Saudi-funded art show focuses on taboo subjects, but critics are calling hypocrisy as Saudi silences dissidents, including Jamal Khashoggi

Razan Al Sarraf's exhibition features cartoonish portraits of fighters from Islamic State group (MEE/James Reinl)

NEW YORK, United States – Saudi Arabia has funded a yearlong series of art shows in some of New York's top galleries, touching on religion, feminism, refugees and homosexuality.

Still, the event comes amid a Saudi crackdown on perceived government critics, including journalist Jamal Khashoggi, who disappeared last week in Istanbul.

The Arab Art and Education Initiative is a series of events aimed at building bridges between the Arab world and top New York art galleries, including the Museum of Modern Art and the Guggenheim Museum.

Despite an agenda that advocates freedom of expression, critics point to one of the festival’s key backers, Saudi Arabia’s de facto ruler, Crown Prince Mohammed bin Salman (MBS), who is accused of suppressing such liberties in the Gulf kingdom.

Events at the Metropolitan Museum of Art and other Manhattan institutes have opened under the cloud of Khashoggi's disappearance. A columnist for the Washington Post who had been living in self-imposed exile in the US, Khashoggi is feared to have been killed or kidnapped in Turkey after criticising bin Salman’s aggressive agenda.

Lyndal Rowlands, an advocate with Civicus, a civil rights campaign group, said bin Salman’s spending on foreign PR firms and art projects in the US was whitewashing the rights abuses he is accused of back in the Middle East.

It’s long been clear to those who follow Saudi politics that MBS’ recent overtures to the West with art projects and magazine covers have been little more than window dressing

- Lyndal Rowlands, Civicus

“It’s long been clear to those who follow Saudi politics that MBS’ recent overtures to the West with art projects and magazine covers have been little more than window dressing,” Rowlands told Middle East Eye.

“This was obvious when the Saudi kingdom locked up the very women who campaigned for the driving ban to be lifted and has become crystal clear in recent months as more and more activists and journalists face death for speaking out.”

The art exhibition is backed and partly funded by the Misk Art Institute, which bin Salman established last year to promote Arab art. As part of the festival, Misk’s director, Saudi doctor-turned-artist Ahmed Mater, will speak at Columbia University on 22 October.

No Saudi pressure on artworks

The first show, called Syria, Then and Now: Stories from Refugees a Century Apart, opens at the Brooklyn Museum on Saturday. It features artefacts from medieval Raqqa alongside works by contemporary artists in response to the refugee crisis.

It showcases the work of Syrian artist Issam Kourbaj, who fashioned small model refugee boats from old bicycle parts and burned-out matches to depict the harrowing ordeal faced by his countrymen on risky Mediterranean crossings.

Works by Mohamad Hafez and Ginane Makki Bacho also tackle migrants’ hardships, in the hope that visitors “think for a moment what would happen if they were refugees themselves,” said the show’s curator, Aysin Yoltar-Yildirim.

* STORED DATA:
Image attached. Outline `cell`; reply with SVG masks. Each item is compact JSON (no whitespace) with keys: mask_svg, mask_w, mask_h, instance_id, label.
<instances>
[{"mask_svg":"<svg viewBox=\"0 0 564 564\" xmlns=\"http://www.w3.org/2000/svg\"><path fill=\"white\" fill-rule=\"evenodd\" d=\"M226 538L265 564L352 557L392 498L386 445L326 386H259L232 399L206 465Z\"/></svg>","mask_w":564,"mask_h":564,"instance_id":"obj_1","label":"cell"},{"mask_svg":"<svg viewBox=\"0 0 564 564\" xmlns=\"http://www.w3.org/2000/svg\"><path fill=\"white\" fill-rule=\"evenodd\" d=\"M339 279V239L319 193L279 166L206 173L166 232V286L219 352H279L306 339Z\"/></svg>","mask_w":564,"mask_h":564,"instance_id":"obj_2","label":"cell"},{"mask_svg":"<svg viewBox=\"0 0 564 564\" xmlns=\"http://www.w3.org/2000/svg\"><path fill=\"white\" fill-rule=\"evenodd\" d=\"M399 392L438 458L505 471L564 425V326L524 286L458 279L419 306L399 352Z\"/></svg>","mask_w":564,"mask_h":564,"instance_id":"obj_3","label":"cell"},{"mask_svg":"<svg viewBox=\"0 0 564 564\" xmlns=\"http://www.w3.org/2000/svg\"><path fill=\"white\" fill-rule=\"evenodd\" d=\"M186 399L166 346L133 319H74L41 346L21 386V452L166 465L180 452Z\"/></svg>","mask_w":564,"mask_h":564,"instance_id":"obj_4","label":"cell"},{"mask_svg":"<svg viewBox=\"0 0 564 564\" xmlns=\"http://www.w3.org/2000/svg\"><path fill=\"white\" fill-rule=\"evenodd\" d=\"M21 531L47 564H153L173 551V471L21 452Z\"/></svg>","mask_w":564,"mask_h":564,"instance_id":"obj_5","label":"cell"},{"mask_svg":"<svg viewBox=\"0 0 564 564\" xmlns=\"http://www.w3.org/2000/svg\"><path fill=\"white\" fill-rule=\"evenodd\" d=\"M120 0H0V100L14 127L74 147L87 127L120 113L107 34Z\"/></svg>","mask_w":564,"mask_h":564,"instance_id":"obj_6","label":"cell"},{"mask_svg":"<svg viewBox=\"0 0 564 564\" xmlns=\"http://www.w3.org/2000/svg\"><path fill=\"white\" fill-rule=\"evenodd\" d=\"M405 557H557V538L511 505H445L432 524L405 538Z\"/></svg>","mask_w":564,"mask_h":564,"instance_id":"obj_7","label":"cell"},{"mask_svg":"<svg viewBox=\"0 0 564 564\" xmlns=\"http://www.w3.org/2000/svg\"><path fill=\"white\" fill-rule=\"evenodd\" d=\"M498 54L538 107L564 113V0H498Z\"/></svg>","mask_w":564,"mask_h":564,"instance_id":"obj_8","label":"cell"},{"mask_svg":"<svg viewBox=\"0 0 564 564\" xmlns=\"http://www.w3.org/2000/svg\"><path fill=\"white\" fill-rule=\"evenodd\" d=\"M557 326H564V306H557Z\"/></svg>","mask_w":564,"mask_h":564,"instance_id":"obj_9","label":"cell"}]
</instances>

* JOBS:
[a] Duplicate the passage of the Saudi-funded art show article starting with "The art exhibition" and going on through "the refugee crisis.".
[b] According to the Saudi-funded art show article, on what date will Ahmed Mater speak at Columbia University?
The listing plays no part in what is asked here.

* TASK RESULTS:
[a]
The art exhibition is backed and partly funded by the Misk Art Institute, which bin Salman established last year to promote Arab art. As part of the festival, Misk’s director, Saudi doctor-turned-artist Ahmed Mater, will speak at Columbia University on 22 October.

No Saudi pressure on artworks

The first show, called Syria, Then and Now: Stories from Refugees a Century Apart, opens at the Brooklyn Museum on Saturday. It features artefacts from medieval Raqqa alongside works by contemporary artists in response to the refugee crisis.

[b] On 22 October.